For me, sadly, Dwayne Johnson is now in the category of the heinous, even though almost no one will agree with me. That’s okay, because I accepted long ago that the American culture is already guilty without trial based on the long standing rule that you judge a society based on how it treats its pets and animals. We are a vile group of people who try to hide behind those of us like me who do actually train their dogs, pretending that I am the majority when the truth is that the majority of Americans are the ones responsible for the 3-5 million pets we euthanize every year.

In a stunning case of total ignorance, The Rock was hailed a hero a few weeks ago when his brand new puppy “Brutus,” fell into the swimming pool and he dove in to save the puppy. Fucking bravo, asshole. You saved a dog that you never should have allowed to be in that position.

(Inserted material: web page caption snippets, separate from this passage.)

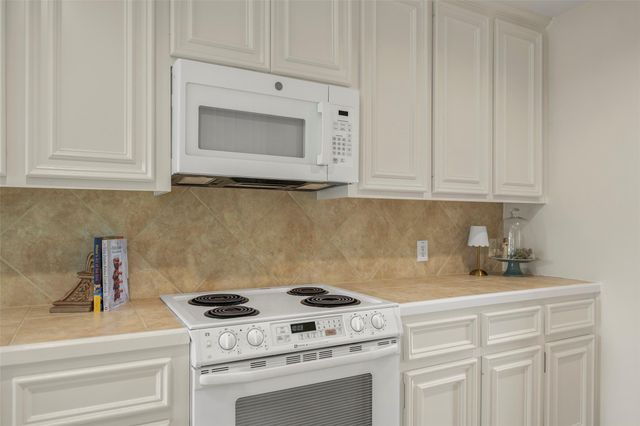 21527 Pebble Pine Court, Cypress, TX 77433
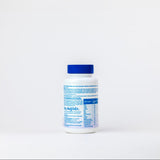 Advanced Hair & Scalp Support - Multi - Nutrient Capsules - TryAladdin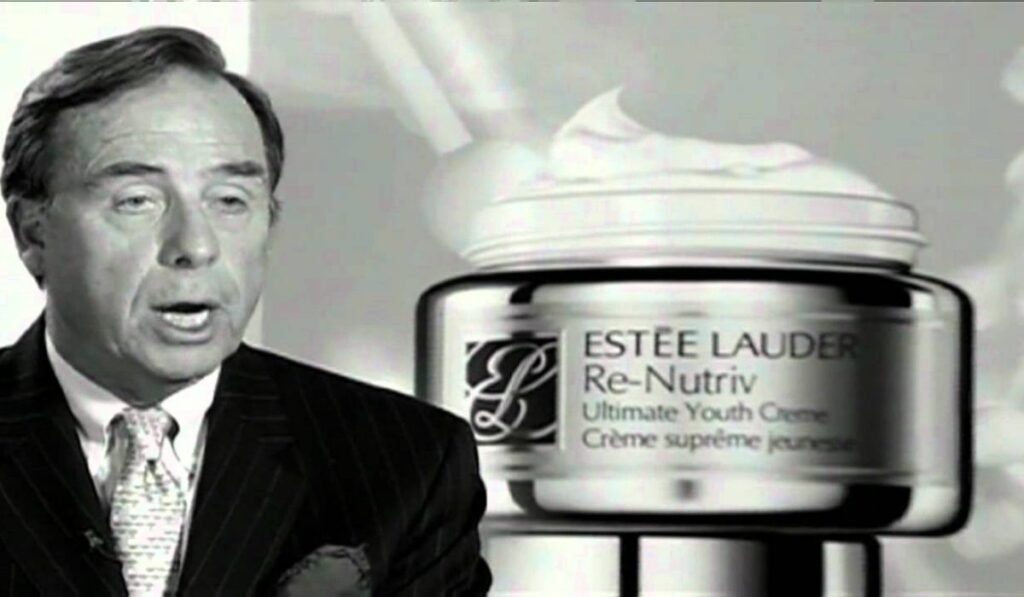 Ronald Leyser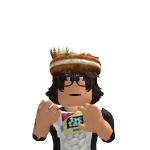 @NoobbiePlayzYT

When I brought home my puppy Shep 11 years ago, I lived in a home with a swimming pool. I did not stupidly allow him to just run around the pool area as Johnson freely admits he did. I did not stupidly believe that all dogs know how to swim, as Johnson freely admits he thought, never acknowledging that ignorance isn’t an excuse. Instead, I got into the pool and slowly introduced Shep to the water via the steps of the pool so he knew how to get in and out safely. Once in the water, I let him go, always positioning myself in case his doggie paddle wasn’t up to snuff. I then led him out of the water via the steps. One year later, I adopted Nellie the White German Shepherd and handled water introductions the same. No drownings, no near drownings, no excuses. Oh, and by the way, if your puppy is in trouble OF COURSE you jump in an save him; that’s not being a hero that’s doing the absolute bare minimum of what you’re required to do. That now virally famous photo of the Rock in the swimming pool is nauseating. This is like bragging about feeding your kids. Shut up and do your job.

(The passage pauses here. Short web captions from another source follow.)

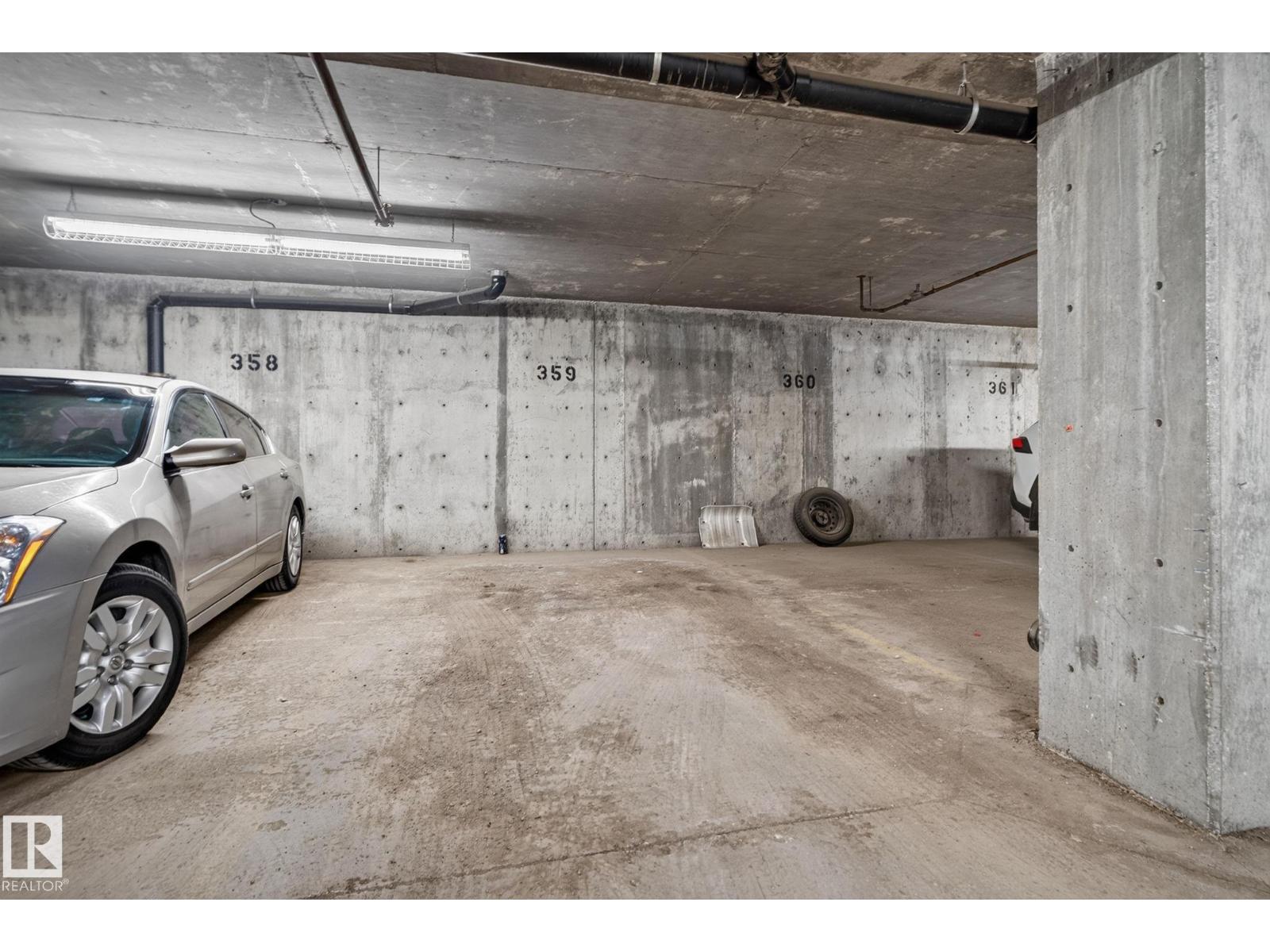 #140 301 CLAREVIEW STATION DR NW — photo 24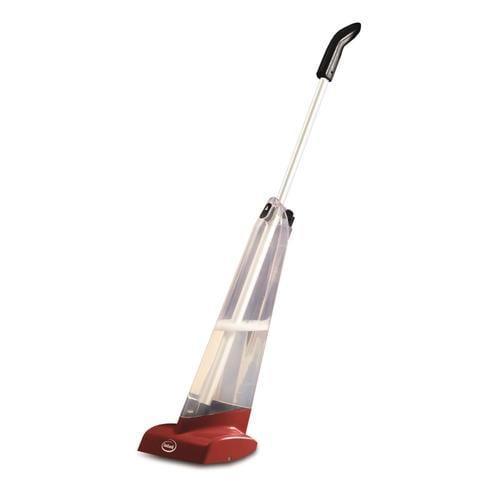 Ewbank Cascade Carpet Cleaner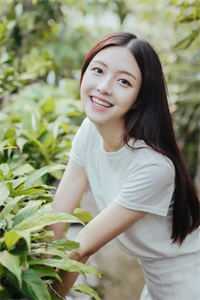 拒救儿子后，去找青梅的夫君疯了(陈魏青梅)小说推荐完本_热门免费小说拒救儿子后，去找青梅的夫君疯了陈魏青梅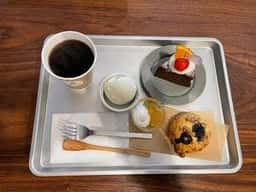 おかし工房Botan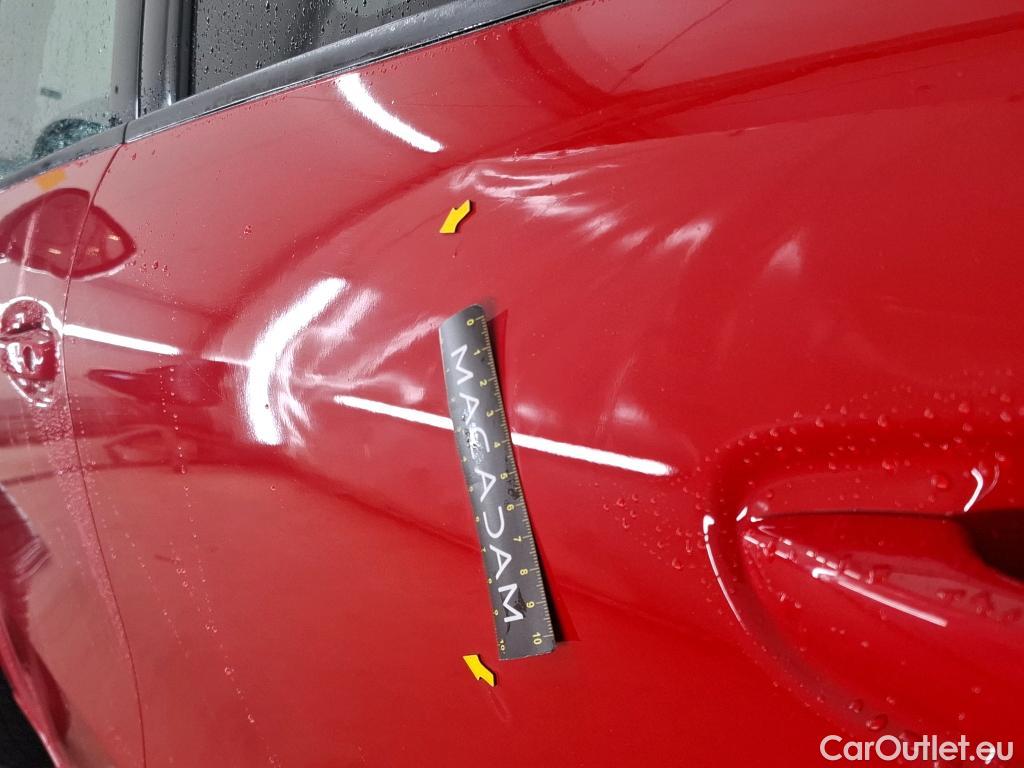  Citroen  C4 Grand Picasso /Spacetourer Shine 1.5 BlueHDi 130CV BVA8 E6d #13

And then came last week when the Rock had learned nothing and still allowed his brand new puppy to one again roam free, never paying attention to what the animal is sniffing, eating, curious about. This is how dogs die. They find a rattlesnake for the first time, or they disturb a nest of ants, rats, yellow jackets or any other thing that can inflict serious pain on them. Puppy outings are a vital tool to teaching them that somethings don’t get screwed with, but it only works if you have your dog leashed and you’re there to do your job of training them. The Rock had other things to do last week when oopsie-doopsie, the little guy ate a poisonous mushroom and died what can only be described one of the most painful and excruciating deaths an animals can suffer; the slowly shutting down of all of its internal organs, one by one.

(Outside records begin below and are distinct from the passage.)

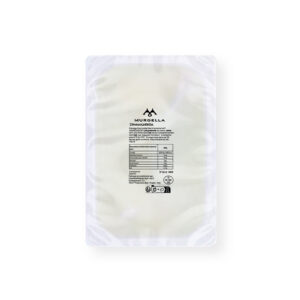 STRACCIATELLA DI BURRATA BARQUETTE 1KG
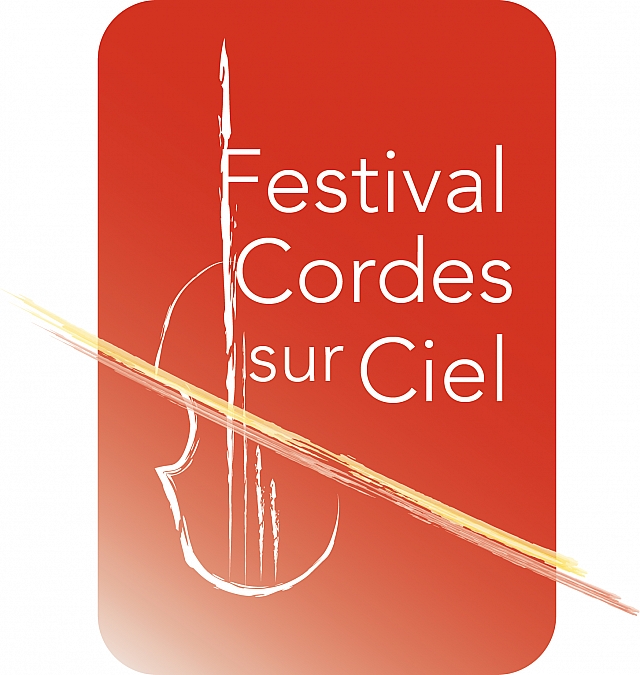 Festival Cordes sur Ciel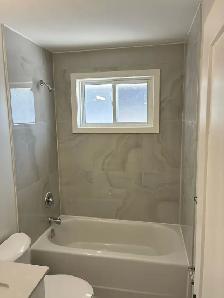 Beautiful Renovated 2 Bedroom in Belleville - Photo 11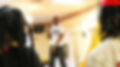 12036512_10208054194417414_3258786020701139726_n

Can you smell what The Rock is cooking? I can…neglect. And giving him a pass because he has a great smile or does other great things isn’t how I work. He’s in hell now as far as I am concerned along with all of you who will say “it’s just a dog, lighten up.” Eat a turd and die, says I. All I ask is that if you have that attitude you never, ever own a dog. Let one of us love him or let him be euthanized because death is a better option than being neglected by you or The Rock.